> [TASK TO CARRY OUT]
Look below for the line containing "Photo of 19"; from there through the line containing "трёхкомнатная квартира на", both lines included, please set down each line exactly and nothing else.

(INPUT RECORDS begins)

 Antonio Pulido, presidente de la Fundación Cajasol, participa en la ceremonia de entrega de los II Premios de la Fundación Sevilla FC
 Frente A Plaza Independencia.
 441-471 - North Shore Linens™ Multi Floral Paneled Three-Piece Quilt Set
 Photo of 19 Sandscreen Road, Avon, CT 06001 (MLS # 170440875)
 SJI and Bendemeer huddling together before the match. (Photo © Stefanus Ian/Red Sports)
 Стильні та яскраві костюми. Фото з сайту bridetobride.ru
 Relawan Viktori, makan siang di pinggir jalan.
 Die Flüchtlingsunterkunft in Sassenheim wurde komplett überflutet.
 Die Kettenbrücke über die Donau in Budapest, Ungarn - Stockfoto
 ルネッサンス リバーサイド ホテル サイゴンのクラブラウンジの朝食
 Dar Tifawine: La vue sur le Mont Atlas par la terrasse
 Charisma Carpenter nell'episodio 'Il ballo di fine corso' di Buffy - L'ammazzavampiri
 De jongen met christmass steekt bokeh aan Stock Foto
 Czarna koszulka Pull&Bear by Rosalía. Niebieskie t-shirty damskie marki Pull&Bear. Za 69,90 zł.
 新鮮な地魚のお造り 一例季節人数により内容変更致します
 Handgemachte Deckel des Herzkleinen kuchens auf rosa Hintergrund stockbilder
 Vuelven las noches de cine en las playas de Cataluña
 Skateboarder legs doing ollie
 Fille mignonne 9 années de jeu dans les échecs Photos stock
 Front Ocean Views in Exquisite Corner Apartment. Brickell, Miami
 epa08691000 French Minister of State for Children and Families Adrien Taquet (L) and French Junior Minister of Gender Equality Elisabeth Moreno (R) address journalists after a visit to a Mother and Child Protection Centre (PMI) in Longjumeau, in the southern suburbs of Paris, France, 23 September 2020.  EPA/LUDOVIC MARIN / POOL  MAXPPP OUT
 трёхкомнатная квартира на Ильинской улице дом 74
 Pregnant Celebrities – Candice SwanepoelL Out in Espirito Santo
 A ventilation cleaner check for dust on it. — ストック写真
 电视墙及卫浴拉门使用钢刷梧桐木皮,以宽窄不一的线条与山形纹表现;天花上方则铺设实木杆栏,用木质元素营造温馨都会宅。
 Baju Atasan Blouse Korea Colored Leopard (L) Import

(INPUT RECORDS ends)

> [EXERCISE RESULT]
 Photo of 19 Sandscreen Road, Avon, CT 06001 (MLS # 170440875)
 SJI and Bendemeer huddling together before the match. (Photo © Stefanus Ian/Red Sports)
 Стильні та яскраві костюми. Фото з сайту bridetobride.ru
 Relawan Viktori, makan siang di pinggir jalan.
 Die Flüchtlingsunterkunft in Sassenheim wurde komplett überflutet.
 Die Kettenbrücke über die Donau in Budapest, Ungarn - Stockfoto
 ルネッサンス リバーサイド ホテル サイゴンのクラブラウンジの朝食
 Dar Tifawine: La vue sur le Mont Atlas par la terrasse
 Charisma Carpenter nell'episodio 'Il ballo di fine corso' di Buffy - L'ammazzavampiri
 De jongen met christmass steekt bokeh aan Stock Foto
 Czarna koszulka Pull&Bear by Rosalía. Niebieskie t-shirty damskie marki Pull&Bear. Za 69,90 zł.
 新鮮な地魚のお造り 一例季節人数により内容変更致します
 Handgemachte Deckel des Herzkleinen kuchens auf rosa Hintergrund stockbilder
 Vuelven las noches de cine en las playas de Cataluña
 Skateboarder legs doing ollie
 Fille mignonne 9 années de jeu dans les échecs Photos stock
 Front Ocean Views in Exquisite Corner Apartment. Brickell, Miami
 epa08691000 French Minister of State for Children and Families Adrien Taquet (L) and French Junior Minister of Gender Equality Elisabeth Moreno (R) address journalists after a visit to a Mother and Child Protection Centre (PMI) in Longjumeau, in the southern suburbs of Paris, France, 23 September 2020.  EPA/LUDOVIC MARIN / POOL  MAXPPP OUT
 трёхкомнатная квартира на Ильинской улице дом 74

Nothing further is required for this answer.